In the records below, find every line that contains "Międzynarodową" and list it.

● Records for this exercise:
>>>
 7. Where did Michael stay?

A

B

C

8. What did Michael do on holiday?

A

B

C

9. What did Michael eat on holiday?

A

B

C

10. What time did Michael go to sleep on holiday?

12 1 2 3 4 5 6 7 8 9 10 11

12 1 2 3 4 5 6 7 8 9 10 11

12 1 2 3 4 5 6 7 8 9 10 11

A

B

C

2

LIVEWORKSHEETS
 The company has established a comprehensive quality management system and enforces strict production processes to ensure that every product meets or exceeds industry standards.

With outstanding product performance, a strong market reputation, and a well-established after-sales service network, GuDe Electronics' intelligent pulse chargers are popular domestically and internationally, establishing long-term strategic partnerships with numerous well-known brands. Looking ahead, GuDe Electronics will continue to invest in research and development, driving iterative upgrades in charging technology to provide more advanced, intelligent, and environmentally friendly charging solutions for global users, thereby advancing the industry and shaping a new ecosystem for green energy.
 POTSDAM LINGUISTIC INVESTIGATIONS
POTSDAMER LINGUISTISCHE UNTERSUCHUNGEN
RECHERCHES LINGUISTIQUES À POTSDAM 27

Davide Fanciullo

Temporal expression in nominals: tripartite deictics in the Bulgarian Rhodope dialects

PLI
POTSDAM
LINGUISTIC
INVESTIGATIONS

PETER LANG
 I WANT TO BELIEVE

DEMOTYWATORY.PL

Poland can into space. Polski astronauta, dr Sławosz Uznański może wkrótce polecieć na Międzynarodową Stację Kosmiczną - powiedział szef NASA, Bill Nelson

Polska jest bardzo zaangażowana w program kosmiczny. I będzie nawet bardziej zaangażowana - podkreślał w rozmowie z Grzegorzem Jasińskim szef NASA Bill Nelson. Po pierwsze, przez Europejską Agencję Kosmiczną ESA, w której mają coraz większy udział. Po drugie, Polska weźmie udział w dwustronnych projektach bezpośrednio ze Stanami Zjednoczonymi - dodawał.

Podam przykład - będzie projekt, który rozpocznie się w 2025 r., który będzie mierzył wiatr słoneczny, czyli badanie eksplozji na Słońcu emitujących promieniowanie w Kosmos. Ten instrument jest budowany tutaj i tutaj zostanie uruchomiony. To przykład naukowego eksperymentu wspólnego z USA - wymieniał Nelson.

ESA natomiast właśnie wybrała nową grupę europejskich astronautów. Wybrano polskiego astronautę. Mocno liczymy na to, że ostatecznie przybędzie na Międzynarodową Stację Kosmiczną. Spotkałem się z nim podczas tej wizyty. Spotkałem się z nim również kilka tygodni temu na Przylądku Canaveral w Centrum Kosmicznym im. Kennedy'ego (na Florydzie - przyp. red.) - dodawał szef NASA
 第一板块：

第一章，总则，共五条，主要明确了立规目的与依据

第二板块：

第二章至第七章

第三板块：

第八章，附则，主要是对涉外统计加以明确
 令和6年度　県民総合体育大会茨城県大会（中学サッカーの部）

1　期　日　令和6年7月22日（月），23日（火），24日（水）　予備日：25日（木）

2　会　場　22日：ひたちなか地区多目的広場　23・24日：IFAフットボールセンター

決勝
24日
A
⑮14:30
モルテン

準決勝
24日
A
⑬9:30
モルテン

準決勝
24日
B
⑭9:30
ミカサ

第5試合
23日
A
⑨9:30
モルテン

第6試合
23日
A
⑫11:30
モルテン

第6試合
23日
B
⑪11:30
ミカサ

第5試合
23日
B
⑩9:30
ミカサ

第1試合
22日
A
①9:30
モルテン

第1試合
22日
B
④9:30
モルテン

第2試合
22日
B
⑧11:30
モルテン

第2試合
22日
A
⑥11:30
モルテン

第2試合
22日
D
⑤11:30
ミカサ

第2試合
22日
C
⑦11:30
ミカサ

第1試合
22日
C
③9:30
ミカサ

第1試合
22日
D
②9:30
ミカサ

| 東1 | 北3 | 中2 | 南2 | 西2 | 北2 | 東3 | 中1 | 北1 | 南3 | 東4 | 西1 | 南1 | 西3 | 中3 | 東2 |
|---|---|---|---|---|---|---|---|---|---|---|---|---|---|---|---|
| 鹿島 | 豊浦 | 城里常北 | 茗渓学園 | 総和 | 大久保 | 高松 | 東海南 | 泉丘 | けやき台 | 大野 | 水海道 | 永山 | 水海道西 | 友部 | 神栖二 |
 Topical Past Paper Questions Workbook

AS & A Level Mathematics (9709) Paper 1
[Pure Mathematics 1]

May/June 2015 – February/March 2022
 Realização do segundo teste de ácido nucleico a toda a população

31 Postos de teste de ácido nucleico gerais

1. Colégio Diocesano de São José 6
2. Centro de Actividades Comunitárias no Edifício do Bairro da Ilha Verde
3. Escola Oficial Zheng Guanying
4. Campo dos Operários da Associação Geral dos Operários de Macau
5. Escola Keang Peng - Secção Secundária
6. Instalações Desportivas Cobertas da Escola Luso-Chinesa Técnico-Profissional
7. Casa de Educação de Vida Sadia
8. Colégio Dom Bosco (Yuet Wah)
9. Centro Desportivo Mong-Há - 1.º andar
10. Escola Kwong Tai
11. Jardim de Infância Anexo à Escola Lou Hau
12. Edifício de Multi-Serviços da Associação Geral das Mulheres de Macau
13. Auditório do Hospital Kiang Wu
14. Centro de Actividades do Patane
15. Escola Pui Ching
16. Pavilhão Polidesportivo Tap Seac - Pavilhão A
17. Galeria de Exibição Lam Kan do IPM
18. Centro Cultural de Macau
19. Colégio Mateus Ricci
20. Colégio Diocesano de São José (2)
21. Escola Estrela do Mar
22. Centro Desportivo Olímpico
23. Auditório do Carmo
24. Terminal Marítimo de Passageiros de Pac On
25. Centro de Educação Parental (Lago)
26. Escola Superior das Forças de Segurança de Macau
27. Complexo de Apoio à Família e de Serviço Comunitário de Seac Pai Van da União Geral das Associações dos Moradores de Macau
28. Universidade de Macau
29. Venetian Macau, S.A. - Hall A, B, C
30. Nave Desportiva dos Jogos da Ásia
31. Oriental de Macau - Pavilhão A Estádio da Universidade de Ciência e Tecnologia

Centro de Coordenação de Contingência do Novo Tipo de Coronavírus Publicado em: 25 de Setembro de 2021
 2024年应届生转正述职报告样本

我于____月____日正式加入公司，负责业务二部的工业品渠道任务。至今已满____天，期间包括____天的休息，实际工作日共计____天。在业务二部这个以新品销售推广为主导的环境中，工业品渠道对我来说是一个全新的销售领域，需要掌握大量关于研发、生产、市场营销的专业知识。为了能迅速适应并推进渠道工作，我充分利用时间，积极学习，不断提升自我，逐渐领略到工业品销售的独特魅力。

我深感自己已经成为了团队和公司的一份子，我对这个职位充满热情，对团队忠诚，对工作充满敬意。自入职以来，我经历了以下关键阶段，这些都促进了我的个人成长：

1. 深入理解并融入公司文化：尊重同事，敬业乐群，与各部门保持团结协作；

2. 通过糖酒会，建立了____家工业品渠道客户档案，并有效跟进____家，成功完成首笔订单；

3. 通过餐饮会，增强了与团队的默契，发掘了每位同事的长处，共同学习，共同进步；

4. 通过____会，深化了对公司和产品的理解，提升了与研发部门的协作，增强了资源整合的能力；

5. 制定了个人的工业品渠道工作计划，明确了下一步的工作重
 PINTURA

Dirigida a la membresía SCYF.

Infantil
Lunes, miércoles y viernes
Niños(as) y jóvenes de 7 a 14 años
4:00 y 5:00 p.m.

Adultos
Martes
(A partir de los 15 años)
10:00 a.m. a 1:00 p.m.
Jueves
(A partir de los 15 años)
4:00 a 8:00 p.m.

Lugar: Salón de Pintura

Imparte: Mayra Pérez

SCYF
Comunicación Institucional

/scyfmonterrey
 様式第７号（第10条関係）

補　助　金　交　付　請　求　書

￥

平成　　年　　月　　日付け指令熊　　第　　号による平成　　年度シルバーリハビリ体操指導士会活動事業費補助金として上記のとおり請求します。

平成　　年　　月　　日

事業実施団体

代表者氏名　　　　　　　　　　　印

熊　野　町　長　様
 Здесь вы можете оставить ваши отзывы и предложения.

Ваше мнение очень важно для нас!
<<<
● Task answer:
Poland can into space. Polski astronauta, dr Sławosz Uznański może wkrótce polecieć na Międzynarodową Stację Kosmiczną - powiedział szef NASA, Bill Nelson
ESA natomiast właśnie wybrała nową grupę europejskich astronautów. Wybrano polskiego astronautę. Mocno liczymy na to, że ostatecznie przybędzie na Międzynarodową Stację Kosmiczną. Spotkałem się z nim podczas tej wizyty. Spotkałem się z nim również kilka tygodni temu na Przylądku Canaveral w Centrum Kosmicznym im. Kennedy'ego (na Florydzie - przyp. red.) - dodawał szef NASA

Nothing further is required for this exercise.